Authors: Liyuan Zhao, Yujuan Cao, Yanru Xin, Chenxi Liu, Jin Yang, Yanan Li, Sidan Tian, Zhenxing Liu, Haibo Jia, Mugen Liu, Min Hu, Liang Luo, Fanling Meng
Published: 2025-03-11
Source: Full article
Abstractα‐Synuclein (α‐Syn) amyloidogenesis is considered a promising diagnostic marker and therapeutic target for Parkinson's disease (PD). Simultaneously visualizing and mitigating α‐Syn amyloidogenesis are essential for future PD theranostics, yet they continue to pose an insurmountable challenge. This study have herein developed a nanobody‐decorated polydiacetylene to approach a straightforward solution. Grafting α‐Syn61‐95 segment into the third complementary determining region of a parent nanobody generates an engineered nanobody X30 that can bind with α‐Syn and prevent its amyloidogenesis through homotypic interaction.

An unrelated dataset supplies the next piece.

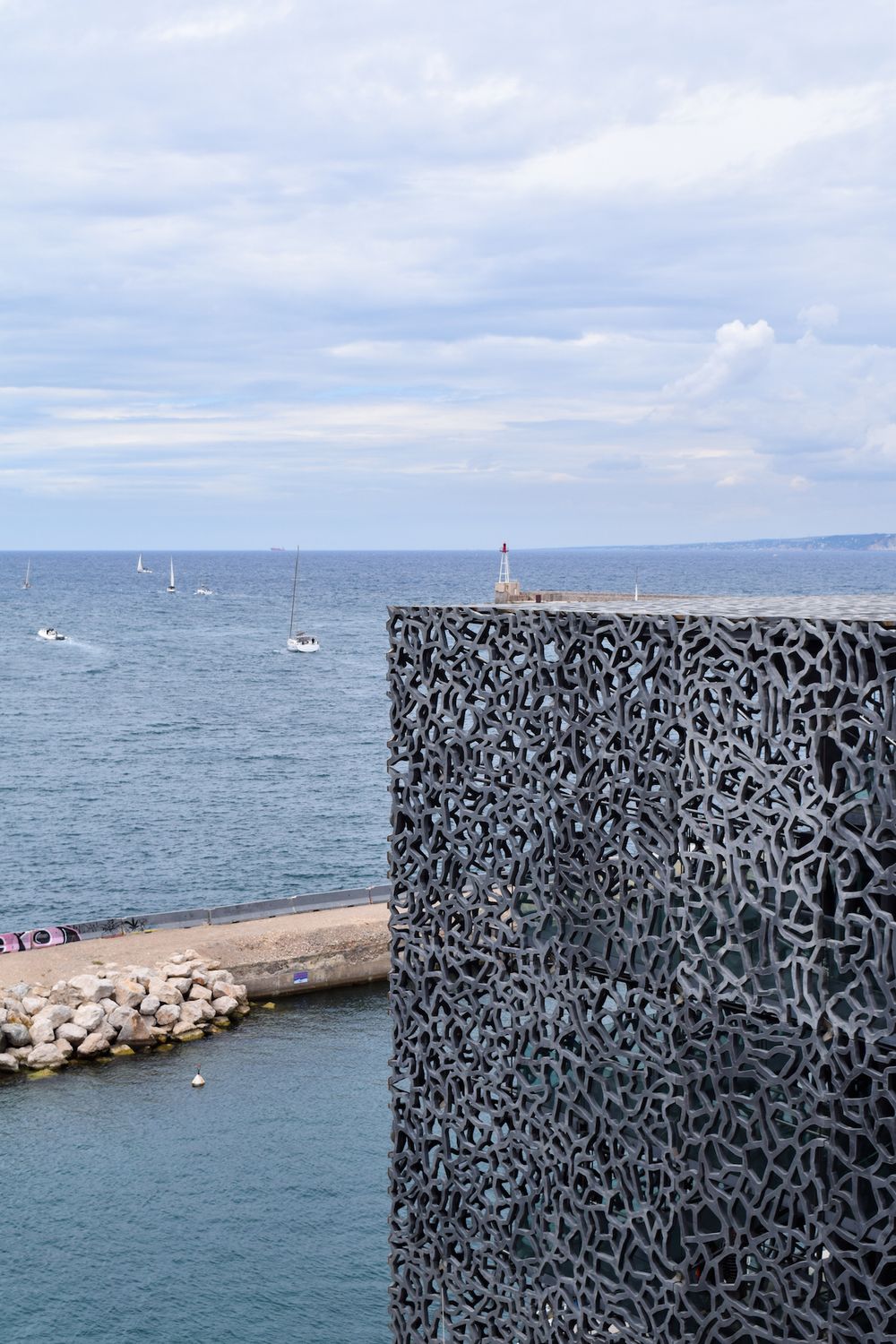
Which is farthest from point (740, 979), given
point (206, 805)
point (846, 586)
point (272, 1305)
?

It next use X30 to decorate poly(deca‐4,6‐diynedioic acid) (PDDA), a polydiacetylene with an ultrastrong alkyne Raman signal (2120 cm−1) in the cellular silent region, to create an α‐Syn targeting Raman probe PX30. The binding affinity between X30 and α‐Syn can be further boosted for over 150 times attributed to the rigidity of PDDA backbone and the multivalent effect. Therefore, PX30 not only enables real‐time Raman visualization of α‐Syn amyloidogenesis with a high signal‐to‐noise ratio in living zebrafish, but also alleviates amyloidogenesis‐mediated damage to zebrafish embryos by effectively inhibiting α‐Syn amyloidogenesis at low stoichiometric concentrations and scavenging pathologic reactive oxygen species.